### Document segment:
Galeria Catinca Tabacaru: Ukrainian curator Lesia Kulchynska on the exhibition ‘State of Emergence’

10 May 2022

State of Emergence

With Galeria Catinca Tabacaru in Bucharest, Romania, Ukrainian curator Lesia Kulchynska organised an exhibition with 13 Ukrainian artists, eight of whom are currently living and working in Ukraine.

We spoke with Lesia about the exhibition ‘State of Emergence’.

What are some considerations and challenges in organising an exhibition during wartime, particularly since eight of the artists are currently in Ukraine?

For me, the biggest challenge was my feeling of helplessness at the beginning of the war. Especially during the first month, there was a very strong feeling that direct actions were needed, like volunteering, which I did.

### Supplied data:
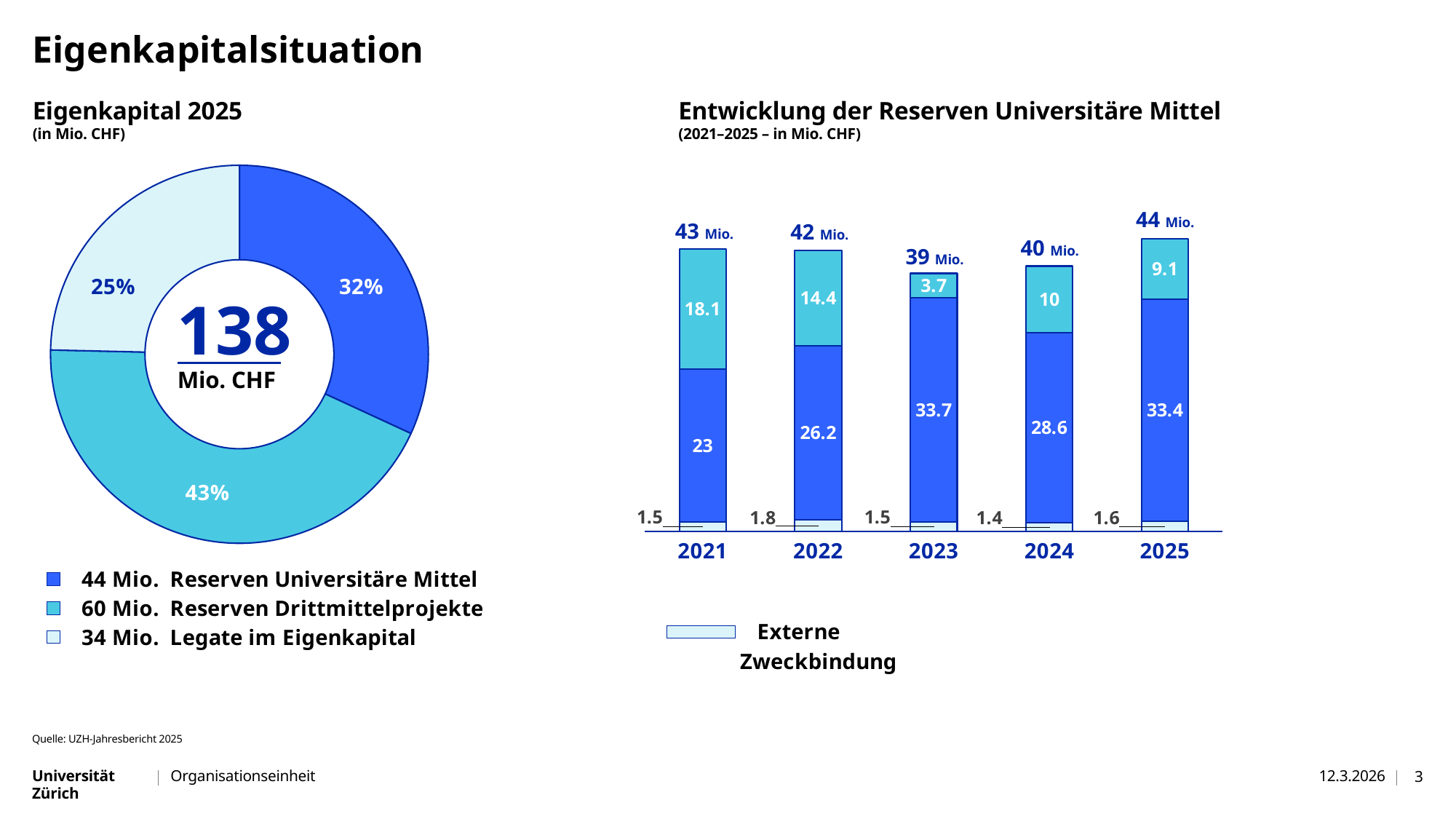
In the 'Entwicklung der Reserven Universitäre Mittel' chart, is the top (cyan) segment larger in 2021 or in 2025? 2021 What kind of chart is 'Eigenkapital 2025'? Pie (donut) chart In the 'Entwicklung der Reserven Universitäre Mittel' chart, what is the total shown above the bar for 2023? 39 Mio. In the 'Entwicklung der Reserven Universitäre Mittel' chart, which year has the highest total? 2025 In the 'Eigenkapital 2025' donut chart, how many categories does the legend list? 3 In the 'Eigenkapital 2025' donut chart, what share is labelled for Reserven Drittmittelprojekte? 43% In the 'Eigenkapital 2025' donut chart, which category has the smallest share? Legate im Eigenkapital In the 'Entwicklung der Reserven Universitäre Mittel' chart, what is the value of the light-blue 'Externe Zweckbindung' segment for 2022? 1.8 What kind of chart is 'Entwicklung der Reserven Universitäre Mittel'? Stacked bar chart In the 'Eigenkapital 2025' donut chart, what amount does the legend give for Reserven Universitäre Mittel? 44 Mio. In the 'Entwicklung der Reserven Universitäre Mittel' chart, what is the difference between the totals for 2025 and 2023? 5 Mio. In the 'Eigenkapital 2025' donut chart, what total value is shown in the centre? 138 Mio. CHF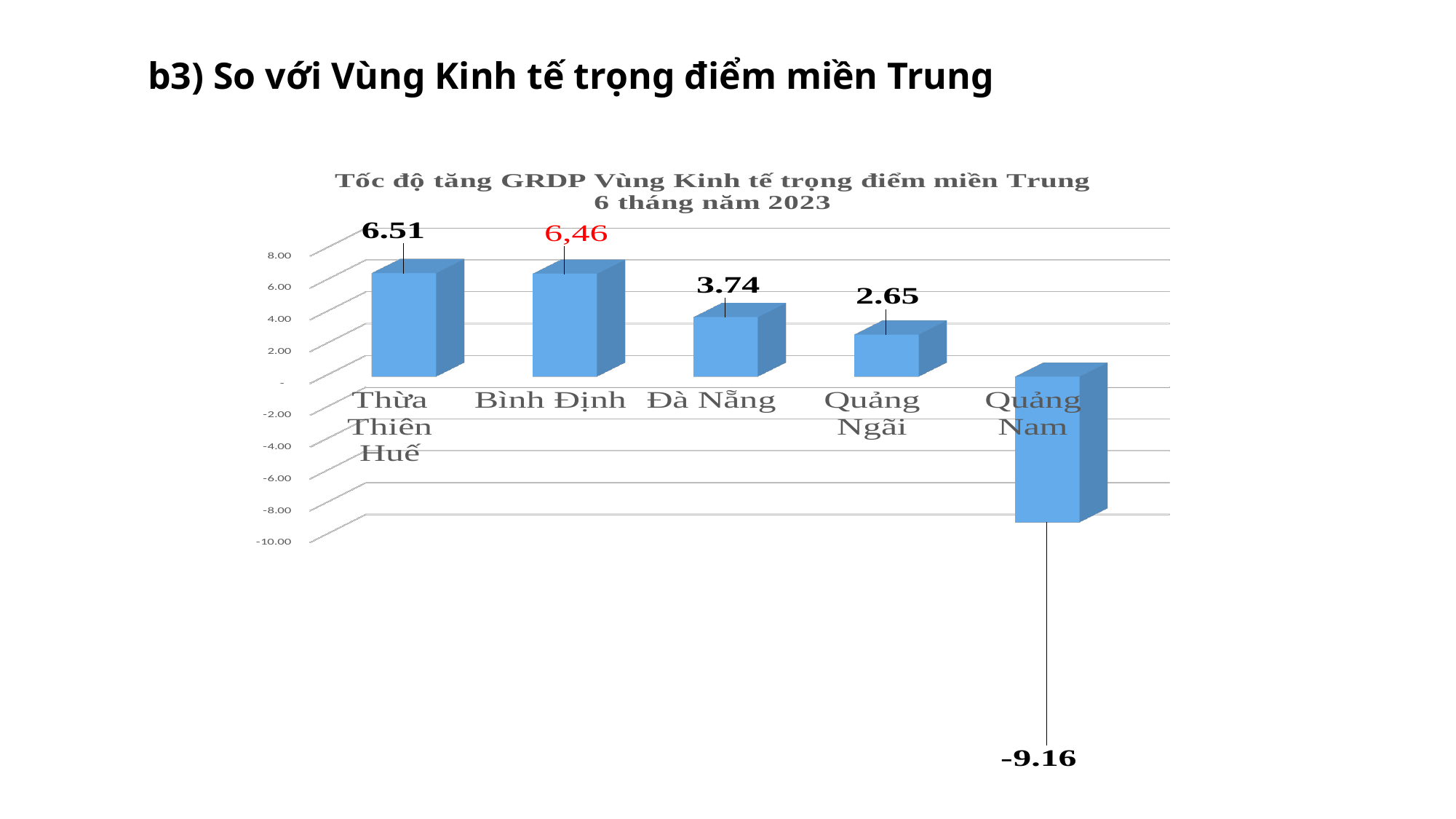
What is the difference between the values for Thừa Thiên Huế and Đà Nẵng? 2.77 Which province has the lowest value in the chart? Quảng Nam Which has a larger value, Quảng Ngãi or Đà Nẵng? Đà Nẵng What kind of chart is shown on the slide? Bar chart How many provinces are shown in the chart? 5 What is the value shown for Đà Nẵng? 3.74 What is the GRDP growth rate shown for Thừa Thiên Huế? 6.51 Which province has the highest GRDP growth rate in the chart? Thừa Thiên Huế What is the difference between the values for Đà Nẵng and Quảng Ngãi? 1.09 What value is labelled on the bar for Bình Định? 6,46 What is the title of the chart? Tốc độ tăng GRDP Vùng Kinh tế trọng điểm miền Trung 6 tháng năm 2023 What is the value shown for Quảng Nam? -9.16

### Action item:
According to the interview about the exhibition "State of Emergence," how many Ukrainian artists are in the show?

### Answer to this exercise:
13